◆ **DOCUMENT EXTRACT**
So my style does not seem slower at least, and seems to be a little bit faster, plus it is more built for the style that I expect, which is not necessarily the style everyone expects, but rather it works well for me. ^.^

13 Likes

Oh, an example of an error message, for the above contexts = parse("42 fail", testrule()) example in the doctests, the full error message is output as:

<unknown>:1:4: Parsing uint with radix of 10 had 0 digits but 1 minimum digits were required
        RuleStack: [testrule]
        Input: fail

<unknown> is the filename, which is that because it is just a raw string parse, the 1 is the line number, and the 4 is the character it tried to parse but failed on, after that is the parser-specific error message, then on a newline the stack of rules, and on a newline after that the specific input it failed on (capped). :slight_smile:

I can easily change the format as well if it fits in better with things too, suggestions are as always useful. :slight_smile:

EDIT: And the error message is not output to stdout or something irritating like that, it is held in the context (return value from parse) error key (which is also a map of data with little useful bits), so access the error via context.error assuming your output variable is context. :slight_smile:

The context map/struct holds the result, the unparsed rest of the input (good to match on if you want to verify all the input was taken, or not), the filename, byte position, line number, column it stopped on (in UTF8 codepoints for text), and a few other minor things you will probably never need but are useful if you do.

◆ **INSTRUCTIONS**
A. Please answer these from the parser forum post:
(i) In the sample error output, what does "<unknown>" stand for?
(ii) According to the EDIT note, where is the error message held instead of being printed to stdout?
(iii) In what unit is the stopping column measured for text?
B. Transcribe everything in the parser forum post from "I can easily" down to "useful if you do.".
C. Pick up the parser forum post after its final sentence and carry it forward.

◆ **MATERIAL SHOWN**
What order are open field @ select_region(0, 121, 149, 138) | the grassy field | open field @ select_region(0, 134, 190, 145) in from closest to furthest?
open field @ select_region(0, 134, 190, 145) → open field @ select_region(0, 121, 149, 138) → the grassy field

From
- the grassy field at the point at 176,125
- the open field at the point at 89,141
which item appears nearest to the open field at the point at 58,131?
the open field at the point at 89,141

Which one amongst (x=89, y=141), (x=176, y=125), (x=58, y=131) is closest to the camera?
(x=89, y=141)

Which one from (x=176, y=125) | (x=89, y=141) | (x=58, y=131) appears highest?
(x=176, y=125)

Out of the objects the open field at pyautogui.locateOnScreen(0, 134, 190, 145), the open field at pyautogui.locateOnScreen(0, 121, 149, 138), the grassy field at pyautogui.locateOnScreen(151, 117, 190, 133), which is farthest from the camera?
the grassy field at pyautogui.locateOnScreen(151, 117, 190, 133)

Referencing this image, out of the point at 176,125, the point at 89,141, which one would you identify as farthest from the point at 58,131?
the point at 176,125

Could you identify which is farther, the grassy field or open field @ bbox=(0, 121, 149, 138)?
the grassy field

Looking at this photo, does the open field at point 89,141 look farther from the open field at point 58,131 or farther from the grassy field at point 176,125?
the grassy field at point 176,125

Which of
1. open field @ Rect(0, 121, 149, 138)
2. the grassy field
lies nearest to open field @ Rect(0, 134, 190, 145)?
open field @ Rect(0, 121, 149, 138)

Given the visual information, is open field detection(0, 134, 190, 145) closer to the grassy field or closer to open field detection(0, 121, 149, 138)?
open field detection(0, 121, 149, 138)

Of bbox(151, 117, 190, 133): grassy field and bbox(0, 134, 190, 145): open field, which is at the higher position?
* * *
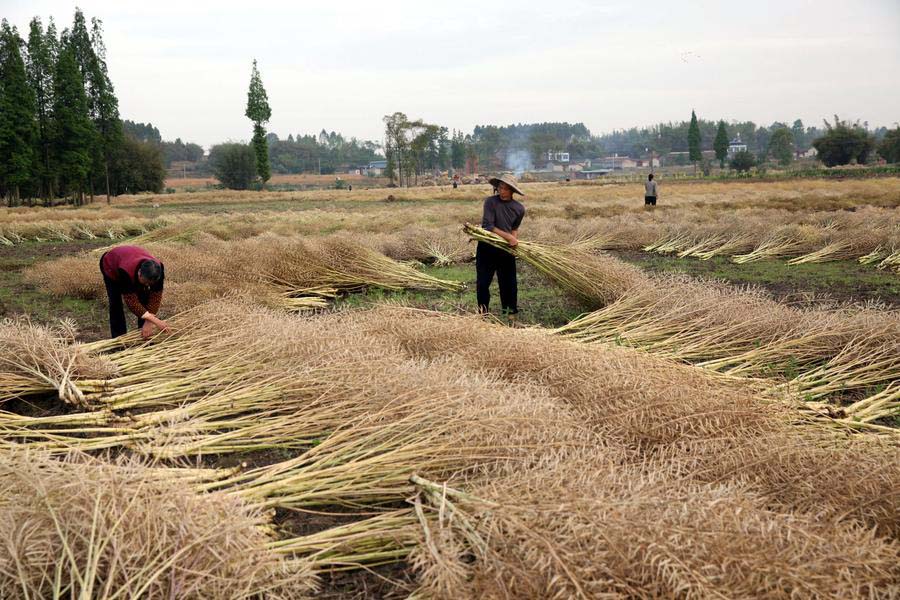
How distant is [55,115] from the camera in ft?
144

◆ **RESULTS OF THE TASKS**
A.
(i) The filename, shown that way because the input is a raw string parse.
(ii) In the error key of the context, the return value from parse, reachable as context.error.
(iii) UTF8 codepoints.

B.
I can easily change the format as well if it fits in better with things too, suggestions are as always useful. :slight_smile:

EDIT: And the error message is not output to stdout or something irritating like that, it is held in the context (return value from parse) error key (which is also a map of data with little useful bits), so access the error via context.error assuming your output variable is context. :slight_smile:

The context map/struct holds the result, the unparsed rest of the input (good to match on if you want to verify all the input was taken, or not), the filename, byte position, line number, column it stopped on (in UTF8 codepoints for text), and a few other minor things you will probably never need but are useful if you do.

C.
2 Likes

The doctests have grown to contain more parsers:


    # `lit` matches a specific string or character
    iex> import ExSpirit.Tests.Parser
    iex> context = parse("Test 42", lit("Test"))
    iex> {context.error, context.result, context.rest}
    {nil, nil, " 42"}

    # `lit` matches a specific string or character
    iex> import ExSpirit.Tests.Parser
    iex> context = parse("Test 42", lit(?T))
    iex> {context.error, context.result, context.rest}
    {nil, nil, "est 42"}

    # `uint` parses out an unsigned integer, default radix of 10 with a min size of 1 and max of unlimited
    iex> import ExSpirit.Tests.Parser
    iex> context = parse("42", uint())
    iex> {context.error, context.result, context.rest}
    {nil, 42, ""}

    # `|>` Returns the result of the last parser in the pipe chain,
    # `lit` always returns nil for example
    iex> import ExSpirit.Tests.Parser
    iex> context = parse("42Test", uint() |> lit("Test"))
    iex> {context.error, context.result, context.rest}
    {nil, nil, ""}

    # `|>` Returns the result of the last parser in the pipe chain
    iex> import ExSpirit.Tests.Parser
    iex> context = parse("42Test64", uint() |> lit("Test") |> uint())
    iex> {context.error, context.result, context.rest}
    {nil, 64, ""}

    # `uint` parsing out base-2
    iex> import ExSpirit.Tests.Parser
    iex> context = parse("101", uint(2))
    iex> {context.error, context.result, context.rest}
    {nil, 5, ""}

    # `uint` parsing out base-16 lower-case, can be mixed too
    iex> import ExSpirit.Tests.Parser
    iex> context = parse("ff", uint(16))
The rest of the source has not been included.